# Tasks to perform:
1. Please answer these questions about the email exchange, one per line, marked (a), (b), (c):
(a) In the recent exchanges on Martin Amis, which word's use was rated significant?
(b) On which writer did JM try to open the field?
(c) Which book, with its publisher and page, does JM give as the source of the aphorism?
2. Quote the email exchange from "JM: I cannot" to "is a forum.".

# Reading passage:
>>>>>
2010/3/13 Jansy <jansy@aetern.us>



S.K-Bootle [to JM]: it remains a question of fact whether VN ever read anything by Vian. Given VN’s unbounded curiosity, and Vian’s relative prominence, the chances are indeed high...But Alexey seemed to suggest that the anagrams of v-i-a-n might be relevant, or may even have played a role in VN’s choice of reading. Not sure if you accept my rejection of this dubious approach? ...I would hope such evidence would be stronger than in the recent exchanges on Martin Amis, where the latter’s use of “limp” was rated significant.

JM: I cannot say that I either endorse or reject your rejection of Alexey's approach because, however hard I try, I cannot understand AS's theory or his anagramatic links. I learn a lot, indirectly, by his information on Russian lit. and several other indications.

Whenever possible I risk posting an item which might serve him as a clue (now,for example, I tried to open the field on Boris Vian, so as to avoid closing the issue after your remarks). There were two examples comparing sentences by M.Amis and V.Nabokov that were excellent matches. I don't know why one should discard the "limp specter" intuition that could provide us with a third example. A forum is a forum is a forum.

Take an aphorism I recently collected from "Strong Opinions" (Vintage,155) "the best part of a writer's biography is not the record of his adventures but the story of his style." I encountered, by accident, a similar sentence (but not "similar"enough), by Valéry, quoted by Edmund Wilson ("Axel's Castle", ch.3 on Paul Valéry).
<<<<<
# Dataset excerpts:
>>>>>
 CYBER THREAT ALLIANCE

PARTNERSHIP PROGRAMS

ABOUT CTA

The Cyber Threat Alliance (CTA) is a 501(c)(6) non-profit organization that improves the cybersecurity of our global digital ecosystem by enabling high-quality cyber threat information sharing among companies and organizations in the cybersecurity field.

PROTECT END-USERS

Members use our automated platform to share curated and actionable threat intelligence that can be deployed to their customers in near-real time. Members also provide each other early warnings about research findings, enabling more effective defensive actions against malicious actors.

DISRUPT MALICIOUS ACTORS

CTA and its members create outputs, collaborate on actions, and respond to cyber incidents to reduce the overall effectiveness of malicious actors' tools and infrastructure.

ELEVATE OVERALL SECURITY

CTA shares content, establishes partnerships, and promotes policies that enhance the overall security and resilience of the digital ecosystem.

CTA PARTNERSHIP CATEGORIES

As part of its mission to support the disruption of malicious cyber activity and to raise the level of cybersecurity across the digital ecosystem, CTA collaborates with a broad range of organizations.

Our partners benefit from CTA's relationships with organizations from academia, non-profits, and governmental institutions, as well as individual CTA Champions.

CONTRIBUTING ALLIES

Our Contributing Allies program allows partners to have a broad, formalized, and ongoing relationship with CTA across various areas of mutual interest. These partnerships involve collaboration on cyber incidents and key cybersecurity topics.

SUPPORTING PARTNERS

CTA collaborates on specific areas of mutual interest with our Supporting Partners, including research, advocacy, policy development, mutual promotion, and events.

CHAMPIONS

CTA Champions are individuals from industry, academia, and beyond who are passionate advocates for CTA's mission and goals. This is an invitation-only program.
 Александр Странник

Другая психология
<<<<<
>>>>>
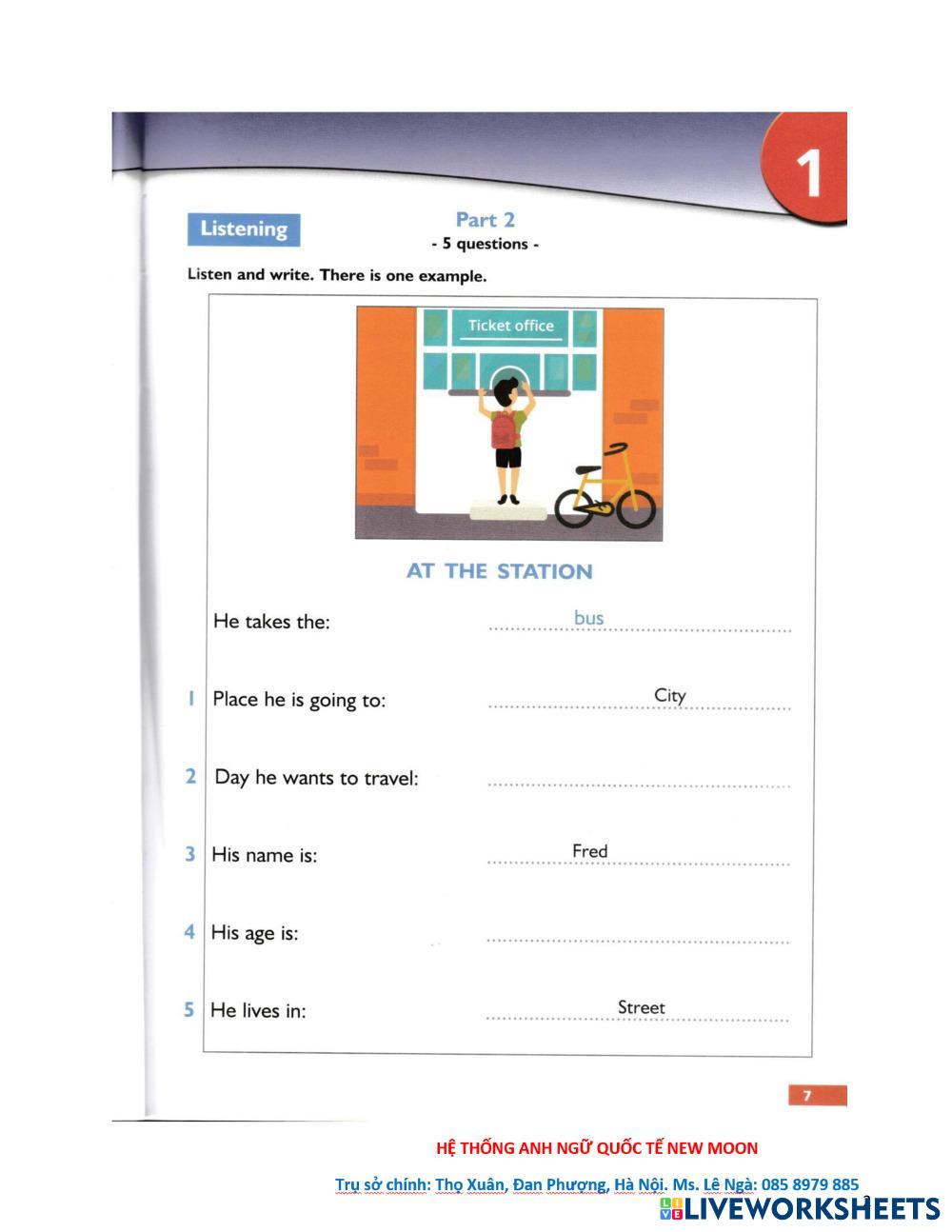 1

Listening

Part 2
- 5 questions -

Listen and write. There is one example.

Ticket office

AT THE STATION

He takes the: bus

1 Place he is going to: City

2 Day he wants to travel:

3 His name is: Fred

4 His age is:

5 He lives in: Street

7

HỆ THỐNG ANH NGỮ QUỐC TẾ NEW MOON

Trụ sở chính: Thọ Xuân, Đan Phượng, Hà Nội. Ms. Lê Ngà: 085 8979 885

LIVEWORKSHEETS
<<<<<
# List of solutions:
1.
(a) "limp"
(b) Boris Vian
(c) "Strong Opinions" (Vintage, 155)

2.
JM: I cannot say that I either endorse or reject your rejection of Alexey's approach because, however hard I try, I cannot understand AS's theory or his anagramatic links. I learn a lot, indirectly, by his information on Russian lit. and several other indications.

Whenever possible I risk posting an item which might serve him as a clue (now,for example, I tried to open the field on Boris Vian, so as to avoid closing the issue after your remarks). There were two examples comparing sentences by M.Amis and V.Nabokov that were excellent matches. I don't know why one should discard the "limp specter" intuition that could provide us with a third example. A forum is a forum is a forum.